B-Trees are multi-way search trees with properties:

  • Remains balanced after updates.
  • Each node has at least (n - 1) / 2 entries in it.
  • Each tree node occupies an entire disk page.

B-Trees are better than general multi-way search trees:

  • Better storage utilisation.
  • Better worst case performance.

Selection with B-Trees

One Queries

def find(key, tree) -> Node:
    return search(key, root_of(tree))

def search(key, node: Node) -> Node:
    if is_leaf(node):
        return node

    keys = # array of nk key values in node
    pages = # array of nk + 1 ptrs to child nodes

    if key <= keys[0]:
        return search(key, pages[0])
    elif k > keys[nk - 1]:
        return search(key, pages[nk])
    else:
        for i in range(0, nk):
            if keys[i] < keys <= keys[i + 1]:
                return search(key, pages[i + 1])

Cost_one = (D + 1)_r

Range Queries

lowNode = find(lowKey, tree)

curNode = lowNode
while curNode.val <= highKey:
    # add pageOf(tid) to Pages to be scanned

    # each curNode has pointer to immediately right neighbour on same level
    curNode = curNode.next

# scan Pages looking for matching tuples

Cost_range = (D + b_i + b_q)_r.

Insertion

Overview of method:

  1. Find leaf node and position in node where new key belongs.
  2. If node is not full, insert entry into appropriate position.
  3. If node is full:
    • Promote middle element to parent.
    • Split node into two half full-nodes (< middle, >= middle).
    • Insert new key into appropriate half-full node.
  4. If parent full, split and promote upwards.
  5. If reach root, and root is full, make new root upwards.

Insertion Cost

Cost_insert = Cost_treeSearch + Cost_treeInsert + Cost_dataInsert.

Best case: write one page (most of time).

  • Traverse from root to leaf.
  • Read/write data page, write updated leaf.
  • Cost_insert = D_r + 1_w + 1_r + 1_w

Common case: 3 node writes (rearrange 2 leaves + parent).

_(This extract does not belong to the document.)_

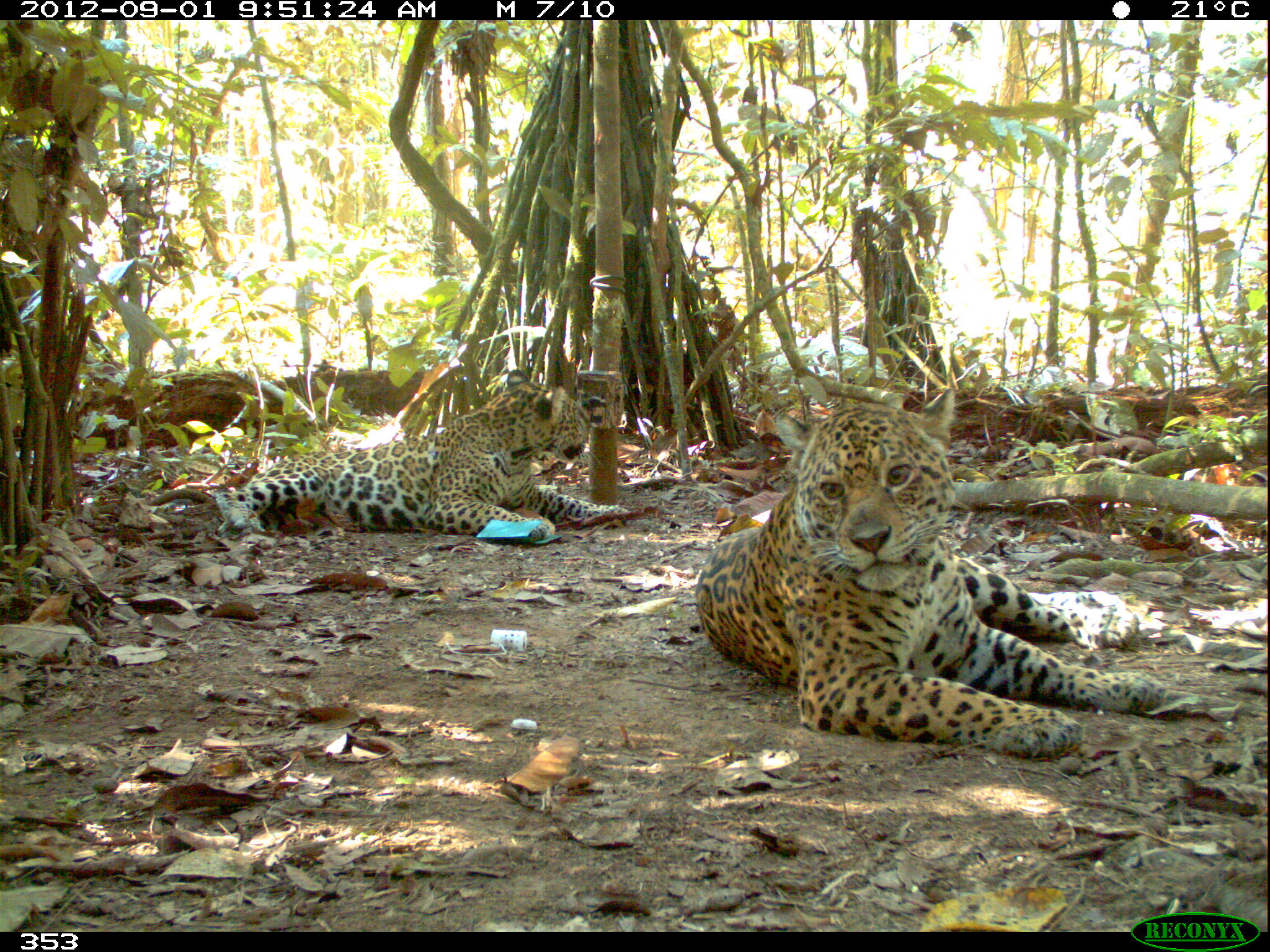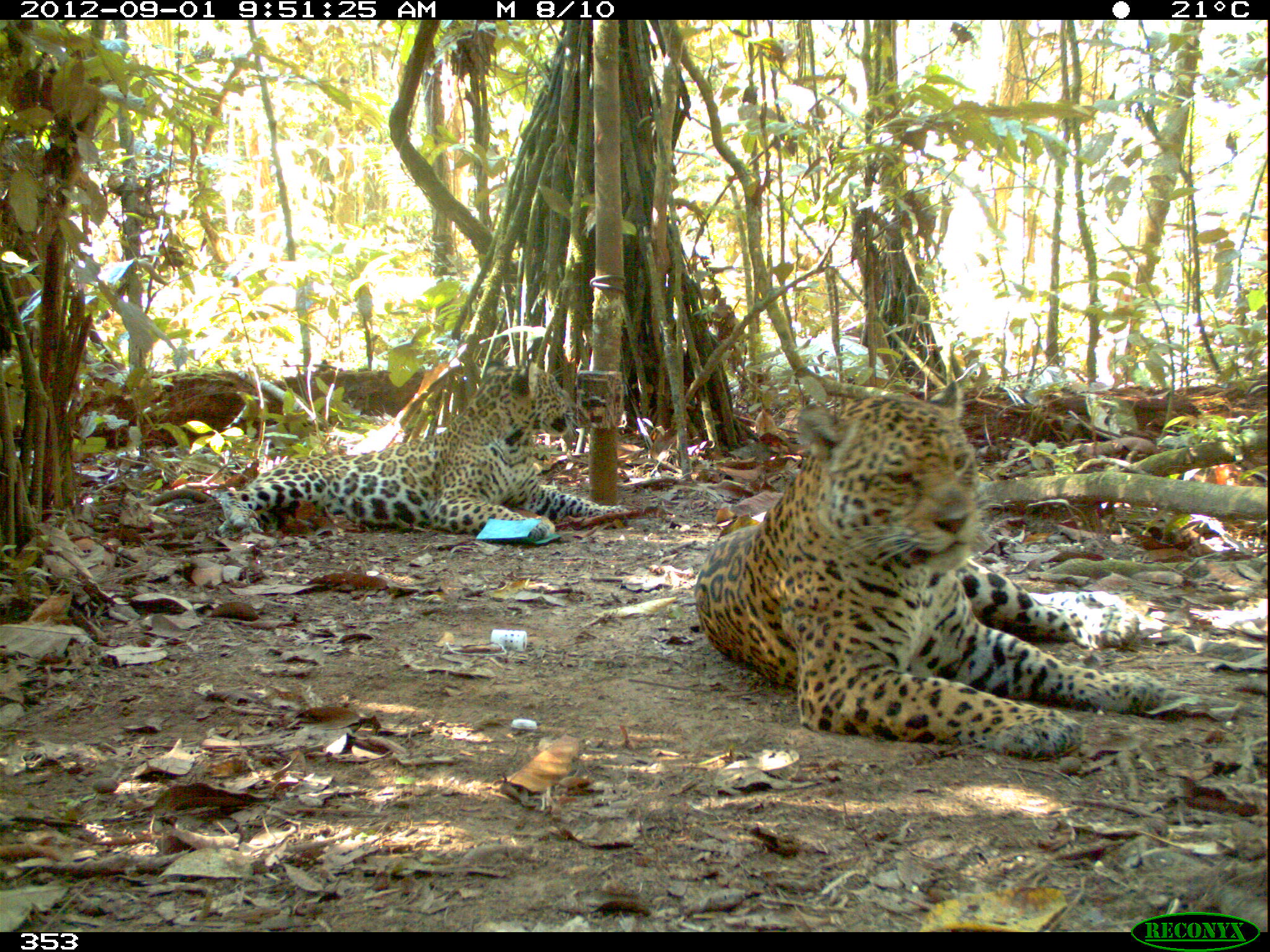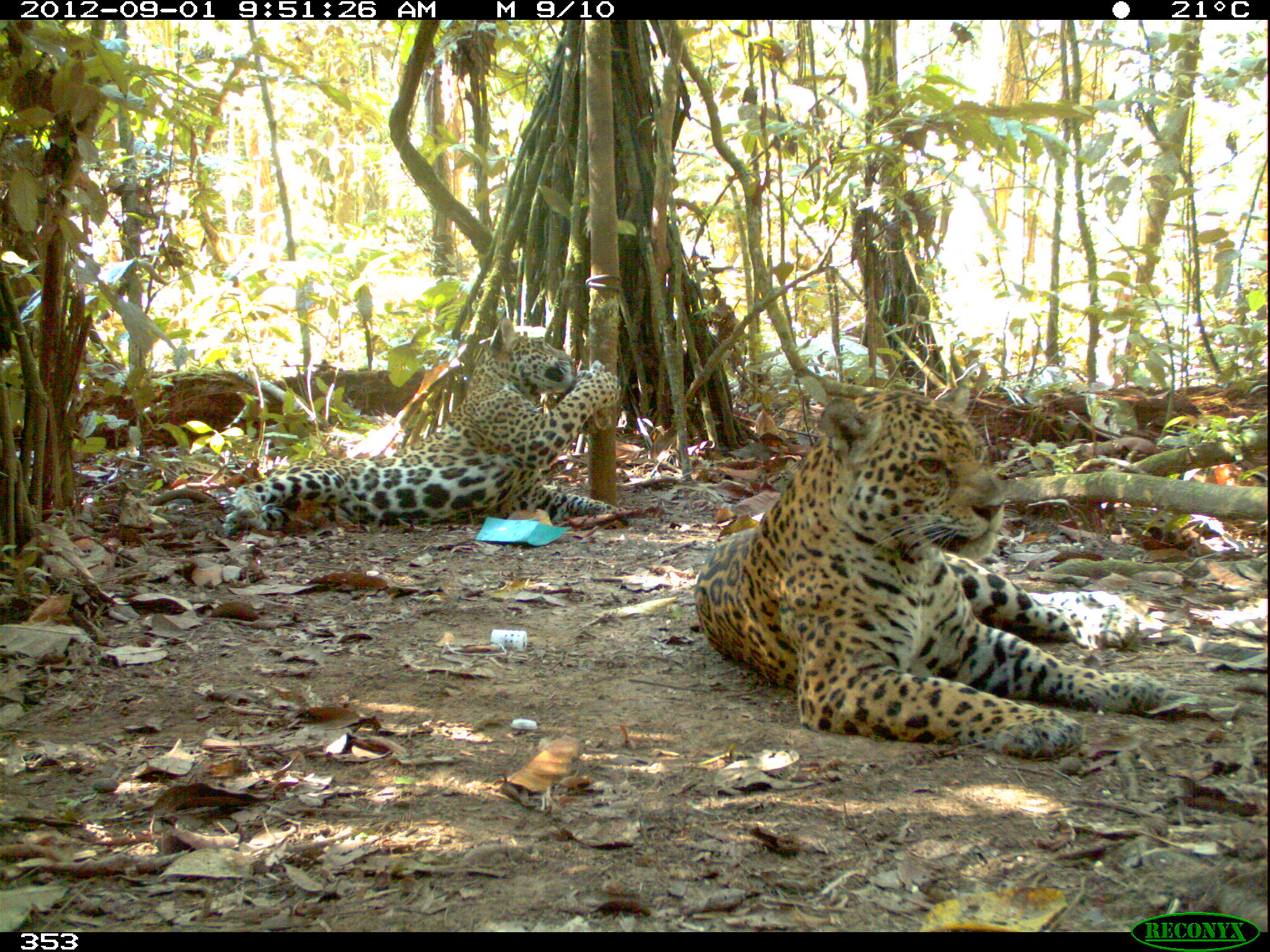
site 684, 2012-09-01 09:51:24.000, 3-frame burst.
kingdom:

  • Traverse from root to leaf, holding nodes in buffer.
  • Read/write data page.
  • Update/write leaf, parent and sibling.
  • Cost_insert = D_r + 3_w + 1_r + 1_w.

Worst case: propagate to root.

  • Traverse from root to leaf.
  • Read/write data page.
  • Update/write leaf, parent and sibling.
  • Repeat previous step (D - 1) times.
  • Cost_insert = D_r + D * 3_w + 1_r + 1_w.